When you change the scheduler toggle to "on" for a DAG, the scheduler will trigger a backfill of all dag run instances for which it has no status recorded, starting with the start_date you specify in your "default_args".
For example: If the start date was "2017-01-21" and you turned on the scheduling toggle at "2017-01-22T00:00:00" and your dag was configured to run hourly, then the scheduler will backfill 24 dag runs and then start running on the scheduled interval.

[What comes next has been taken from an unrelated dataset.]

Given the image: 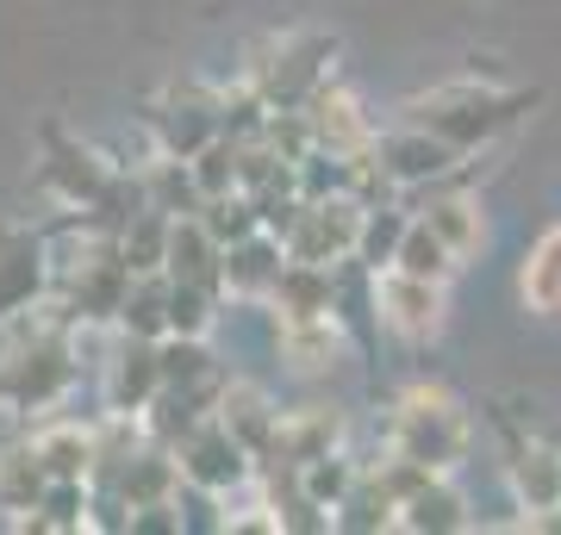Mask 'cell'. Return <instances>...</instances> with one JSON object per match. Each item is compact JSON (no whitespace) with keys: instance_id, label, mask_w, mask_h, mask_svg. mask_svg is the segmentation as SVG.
Wrapping results in <instances>:
<instances>
[{"instance_id":"cell-7","label":"cell","mask_w":561,"mask_h":535,"mask_svg":"<svg viewBox=\"0 0 561 535\" xmlns=\"http://www.w3.org/2000/svg\"><path fill=\"white\" fill-rule=\"evenodd\" d=\"M38 181L57 194L62 212H88V206H101L106 187L119 181V168L101 156V150H88V143H50V156H44Z\"/></svg>"},{"instance_id":"cell-11","label":"cell","mask_w":561,"mask_h":535,"mask_svg":"<svg viewBox=\"0 0 561 535\" xmlns=\"http://www.w3.org/2000/svg\"><path fill=\"white\" fill-rule=\"evenodd\" d=\"M268 305H275V324H306V317H337V268L324 261H280L275 287H268Z\"/></svg>"},{"instance_id":"cell-31","label":"cell","mask_w":561,"mask_h":535,"mask_svg":"<svg viewBox=\"0 0 561 535\" xmlns=\"http://www.w3.org/2000/svg\"><path fill=\"white\" fill-rule=\"evenodd\" d=\"M393 268H400V275H419V280H449L461 261H456V249H449L431 224L412 219V224H405V237H400V249H393Z\"/></svg>"},{"instance_id":"cell-27","label":"cell","mask_w":561,"mask_h":535,"mask_svg":"<svg viewBox=\"0 0 561 535\" xmlns=\"http://www.w3.org/2000/svg\"><path fill=\"white\" fill-rule=\"evenodd\" d=\"M44 486H50V474H44V461H38V449H32V442L0 449V511L25 516L44 498Z\"/></svg>"},{"instance_id":"cell-21","label":"cell","mask_w":561,"mask_h":535,"mask_svg":"<svg viewBox=\"0 0 561 535\" xmlns=\"http://www.w3.org/2000/svg\"><path fill=\"white\" fill-rule=\"evenodd\" d=\"M468 523H474L468 516V498L449 486V474H437L424 492H412L400 504V530H412V535H461Z\"/></svg>"},{"instance_id":"cell-8","label":"cell","mask_w":561,"mask_h":535,"mask_svg":"<svg viewBox=\"0 0 561 535\" xmlns=\"http://www.w3.org/2000/svg\"><path fill=\"white\" fill-rule=\"evenodd\" d=\"M375 162H381V175L393 181V187H431V181L456 175L461 150H449L443 138H431L419 125H400V131L375 138Z\"/></svg>"},{"instance_id":"cell-16","label":"cell","mask_w":561,"mask_h":535,"mask_svg":"<svg viewBox=\"0 0 561 535\" xmlns=\"http://www.w3.org/2000/svg\"><path fill=\"white\" fill-rule=\"evenodd\" d=\"M275 356L294 374H331L343 356V317H306V324H275Z\"/></svg>"},{"instance_id":"cell-3","label":"cell","mask_w":561,"mask_h":535,"mask_svg":"<svg viewBox=\"0 0 561 535\" xmlns=\"http://www.w3.org/2000/svg\"><path fill=\"white\" fill-rule=\"evenodd\" d=\"M175 461H181V486H201V492L231 498V492H243V486H256V455L225 430L219 417L194 423V430L175 442Z\"/></svg>"},{"instance_id":"cell-15","label":"cell","mask_w":561,"mask_h":535,"mask_svg":"<svg viewBox=\"0 0 561 535\" xmlns=\"http://www.w3.org/2000/svg\"><path fill=\"white\" fill-rule=\"evenodd\" d=\"M343 449V411L337 405H300V411H280L275 442L262 461H280V467H306L312 455H331Z\"/></svg>"},{"instance_id":"cell-6","label":"cell","mask_w":561,"mask_h":535,"mask_svg":"<svg viewBox=\"0 0 561 535\" xmlns=\"http://www.w3.org/2000/svg\"><path fill=\"white\" fill-rule=\"evenodd\" d=\"M144 131L157 143L162 156H201L206 143L219 138V94H206V88H175V94H162L150 113H144Z\"/></svg>"},{"instance_id":"cell-10","label":"cell","mask_w":561,"mask_h":535,"mask_svg":"<svg viewBox=\"0 0 561 535\" xmlns=\"http://www.w3.org/2000/svg\"><path fill=\"white\" fill-rule=\"evenodd\" d=\"M44 293H50V243L32 231L0 237V324L32 312Z\"/></svg>"},{"instance_id":"cell-37","label":"cell","mask_w":561,"mask_h":535,"mask_svg":"<svg viewBox=\"0 0 561 535\" xmlns=\"http://www.w3.org/2000/svg\"><path fill=\"white\" fill-rule=\"evenodd\" d=\"M187 168H194V181H201V194L213 199V194H231L238 187V138H213L201 150V156H187Z\"/></svg>"},{"instance_id":"cell-39","label":"cell","mask_w":561,"mask_h":535,"mask_svg":"<svg viewBox=\"0 0 561 535\" xmlns=\"http://www.w3.org/2000/svg\"><path fill=\"white\" fill-rule=\"evenodd\" d=\"M125 535H187V530H181V504H175V498H162V504H138Z\"/></svg>"},{"instance_id":"cell-12","label":"cell","mask_w":561,"mask_h":535,"mask_svg":"<svg viewBox=\"0 0 561 535\" xmlns=\"http://www.w3.org/2000/svg\"><path fill=\"white\" fill-rule=\"evenodd\" d=\"M300 113H306V125H312V143H319V150H337V156L375 150V131L362 119L356 94H343L337 81H319V88L300 100Z\"/></svg>"},{"instance_id":"cell-34","label":"cell","mask_w":561,"mask_h":535,"mask_svg":"<svg viewBox=\"0 0 561 535\" xmlns=\"http://www.w3.org/2000/svg\"><path fill=\"white\" fill-rule=\"evenodd\" d=\"M356 474H362V461H350L343 449H331V455H312L300 467V486H306V498H319L324 511H337L343 492L356 486Z\"/></svg>"},{"instance_id":"cell-38","label":"cell","mask_w":561,"mask_h":535,"mask_svg":"<svg viewBox=\"0 0 561 535\" xmlns=\"http://www.w3.org/2000/svg\"><path fill=\"white\" fill-rule=\"evenodd\" d=\"M262 125H268V100L256 88H238V94H219V131L225 138H262Z\"/></svg>"},{"instance_id":"cell-23","label":"cell","mask_w":561,"mask_h":535,"mask_svg":"<svg viewBox=\"0 0 561 535\" xmlns=\"http://www.w3.org/2000/svg\"><path fill=\"white\" fill-rule=\"evenodd\" d=\"M331 530H343V535H381V530H400V504L387 498V486L375 479V467H362L356 486L343 492V504L331 511Z\"/></svg>"},{"instance_id":"cell-30","label":"cell","mask_w":561,"mask_h":535,"mask_svg":"<svg viewBox=\"0 0 561 535\" xmlns=\"http://www.w3.org/2000/svg\"><path fill=\"white\" fill-rule=\"evenodd\" d=\"M157 368H162V386H201V380L225 374L219 356H213V342L206 337H157Z\"/></svg>"},{"instance_id":"cell-19","label":"cell","mask_w":561,"mask_h":535,"mask_svg":"<svg viewBox=\"0 0 561 535\" xmlns=\"http://www.w3.org/2000/svg\"><path fill=\"white\" fill-rule=\"evenodd\" d=\"M113 492L138 511V504H162V498L181 492V461L175 449H162V442H144L138 455L119 467V479H113Z\"/></svg>"},{"instance_id":"cell-26","label":"cell","mask_w":561,"mask_h":535,"mask_svg":"<svg viewBox=\"0 0 561 535\" xmlns=\"http://www.w3.org/2000/svg\"><path fill=\"white\" fill-rule=\"evenodd\" d=\"M113 330L157 342L162 330H169V275H131L119 312H113Z\"/></svg>"},{"instance_id":"cell-28","label":"cell","mask_w":561,"mask_h":535,"mask_svg":"<svg viewBox=\"0 0 561 535\" xmlns=\"http://www.w3.org/2000/svg\"><path fill=\"white\" fill-rule=\"evenodd\" d=\"M419 219L437 231L449 249H456V261H468L474 249H481V206L461 194H437L431 206H419Z\"/></svg>"},{"instance_id":"cell-33","label":"cell","mask_w":561,"mask_h":535,"mask_svg":"<svg viewBox=\"0 0 561 535\" xmlns=\"http://www.w3.org/2000/svg\"><path fill=\"white\" fill-rule=\"evenodd\" d=\"M219 299L213 287H194V280H169V330L175 337H213V324H219ZM162 330V337H169Z\"/></svg>"},{"instance_id":"cell-22","label":"cell","mask_w":561,"mask_h":535,"mask_svg":"<svg viewBox=\"0 0 561 535\" xmlns=\"http://www.w3.org/2000/svg\"><path fill=\"white\" fill-rule=\"evenodd\" d=\"M138 181H144V199H150L157 212H169V219H194V212L206 206L201 181H194V168H187L181 156H162L157 150V156L138 168Z\"/></svg>"},{"instance_id":"cell-1","label":"cell","mask_w":561,"mask_h":535,"mask_svg":"<svg viewBox=\"0 0 561 535\" xmlns=\"http://www.w3.org/2000/svg\"><path fill=\"white\" fill-rule=\"evenodd\" d=\"M524 113V94H500V88H481V81H449V88H431L405 106V125H419L431 138H443L449 150L474 156L481 143H493L505 125Z\"/></svg>"},{"instance_id":"cell-18","label":"cell","mask_w":561,"mask_h":535,"mask_svg":"<svg viewBox=\"0 0 561 535\" xmlns=\"http://www.w3.org/2000/svg\"><path fill=\"white\" fill-rule=\"evenodd\" d=\"M219 261H225V243L206 231L201 219H175L169 224V261H162V275L169 280H194V287H219Z\"/></svg>"},{"instance_id":"cell-29","label":"cell","mask_w":561,"mask_h":535,"mask_svg":"<svg viewBox=\"0 0 561 535\" xmlns=\"http://www.w3.org/2000/svg\"><path fill=\"white\" fill-rule=\"evenodd\" d=\"M169 212H157V206H144L138 219L119 231V261L131 268V275H162V261H169Z\"/></svg>"},{"instance_id":"cell-17","label":"cell","mask_w":561,"mask_h":535,"mask_svg":"<svg viewBox=\"0 0 561 535\" xmlns=\"http://www.w3.org/2000/svg\"><path fill=\"white\" fill-rule=\"evenodd\" d=\"M231 430V437L250 449V455H268V442H275V423H280V411L268 405V393L262 386H250V380H225V393H219V411H213Z\"/></svg>"},{"instance_id":"cell-14","label":"cell","mask_w":561,"mask_h":535,"mask_svg":"<svg viewBox=\"0 0 561 535\" xmlns=\"http://www.w3.org/2000/svg\"><path fill=\"white\" fill-rule=\"evenodd\" d=\"M280 261H287V243L275 237V231H250V237L225 243V261H219V287L238 305H256V299H268V287H275Z\"/></svg>"},{"instance_id":"cell-9","label":"cell","mask_w":561,"mask_h":535,"mask_svg":"<svg viewBox=\"0 0 561 535\" xmlns=\"http://www.w3.org/2000/svg\"><path fill=\"white\" fill-rule=\"evenodd\" d=\"M375 312L400 330V337H437L443 324V280H419V275H400V268H381L375 275Z\"/></svg>"},{"instance_id":"cell-4","label":"cell","mask_w":561,"mask_h":535,"mask_svg":"<svg viewBox=\"0 0 561 535\" xmlns=\"http://www.w3.org/2000/svg\"><path fill=\"white\" fill-rule=\"evenodd\" d=\"M362 206L356 194H331V199H306L294 231H287V256L300 261H324V268H343V261H356V231H362Z\"/></svg>"},{"instance_id":"cell-32","label":"cell","mask_w":561,"mask_h":535,"mask_svg":"<svg viewBox=\"0 0 561 535\" xmlns=\"http://www.w3.org/2000/svg\"><path fill=\"white\" fill-rule=\"evenodd\" d=\"M405 224L412 219H405L400 206H368L362 212V231H356V268H368V275L393 268V249H400Z\"/></svg>"},{"instance_id":"cell-25","label":"cell","mask_w":561,"mask_h":535,"mask_svg":"<svg viewBox=\"0 0 561 535\" xmlns=\"http://www.w3.org/2000/svg\"><path fill=\"white\" fill-rule=\"evenodd\" d=\"M32 449H38L50 479H88L94 474V423H44L38 437H32Z\"/></svg>"},{"instance_id":"cell-13","label":"cell","mask_w":561,"mask_h":535,"mask_svg":"<svg viewBox=\"0 0 561 535\" xmlns=\"http://www.w3.org/2000/svg\"><path fill=\"white\" fill-rule=\"evenodd\" d=\"M101 368H106V411L144 417V405L162 393V368H157V342L150 337H125L119 330V342H113V356Z\"/></svg>"},{"instance_id":"cell-40","label":"cell","mask_w":561,"mask_h":535,"mask_svg":"<svg viewBox=\"0 0 561 535\" xmlns=\"http://www.w3.org/2000/svg\"><path fill=\"white\" fill-rule=\"evenodd\" d=\"M524 523H530L537 535H561V504H549V511H530Z\"/></svg>"},{"instance_id":"cell-35","label":"cell","mask_w":561,"mask_h":535,"mask_svg":"<svg viewBox=\"0 0 561 535\" xmlns=\"http://www.w3.org/2000/svg\"><path fill=\"white\" fill-rule=\"evenodd\" d=\"M524 299L537 312H561V231H549L530 249V261H524Z\"/></svg>"},{"instance_id":"cell-36","label":"cell","mask_w":561,"mask_h":535,"mask_svg":"<svg viewBox=\"0 0 561 535\" xmlns=\"http://www.w3.org/2000/svg\"><path fill=\"white\" fill-rule=\"evenodd\" d=\"M194 219H201L219 243H238V237H250V231H262L256 199L243 194V187H231V194H213V199L201 206V212H194Z\"/></svg>"},{"instance_id":"cell-2","label":"cell","mask_w":561,"mask_h":535,"mask_svg":"<svg viewBox=\"0 0 561 535\" xmlns=\"http://www.w3.org/2000/svg\"><path fill=\"white\" fill-rule=\"evenodd\" d=\"M387 449L405 461H424L431 474H456L468 455V417L449 393L437 386H412L400 393L393 417H387Z\"/></svg>"},{"instance_id":"cell-20","label":"cell","mask_w":561,"mask_h":535,"mask_svg":"<svg viewBox=\"0 0 561 535\" xmlns=\"http://www.w3.org/2000/svg\"><path fill=\"white\" fill-rule=\"evenodd\" d=\"M505 479H512V498H518L524 516L561 504V449H549V442H524L518 455L505 461Z\"/></svg>"},{"instance_id":"cell-24","label":"cell","mask_w":561,"mask_h":535,"mask_svg":"<svg viewBox=\"0 0 561 535\" xmlns=\"http://www.w3.org/2000/svg\"><path fill=\"white\" fill-rule=\"evenodd\" d=\"M88 498H94L88 479H50L44 498L20 516V530H32V535H76V530H88Z\"/></svg>"},{"instance_id":"cell-5","label":"cell","mask_w":561,"mask_h":535,"mask_svg":"<svg viewBox=\"0 0 561 535\" xmlns=\"http://www.w3.org/2000/svg\"><path fill=\"white\" fill-rule=\"evenodd\" d=\"M331 57H337L331 38H280L275 50H268V62L250 69V88H256L268 106H300L319 81H331Z\"/></svg>"}]
</instances>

This is essentially what is happening in both of your question. In #1, it is filling in the 3 missing runs from the 30 seconds which you turned off the scheduler. In #2, it is filling in all of the DAG runs from start_date until "now".
There are 2 ways around this:
Set the start_date to a date in the future so that it will only start scheduling dag runs once that date is reached. Note that if you change the start_date of a DAG, you must change the name of the DAG as well due to the way the start date is stored in airflow's DB.
Manually run backfill from the command line with the "-m" (--mark-success) flag which tells airflow not to actually run the DAG, rather just mark it as successful in the DB.
e.g.
airflow backfill MY_tutorial -m -s 2016-10-04 -e 2017-01-22T14:28:30
Please note that since version 1.8, Airflow lets you control this behaviour using catchup. Either set catchup_by_default=False in airflow.cfg or
catchup=False in your DAG definition.
See https://airflow.apache.org/scheduler.html#backfill-and-catchup
The On/Off on Airflow's UI only states "PAUSE" which means, if its ON, it will only pause on the time it was triggered and continue on that date again if it is turned off.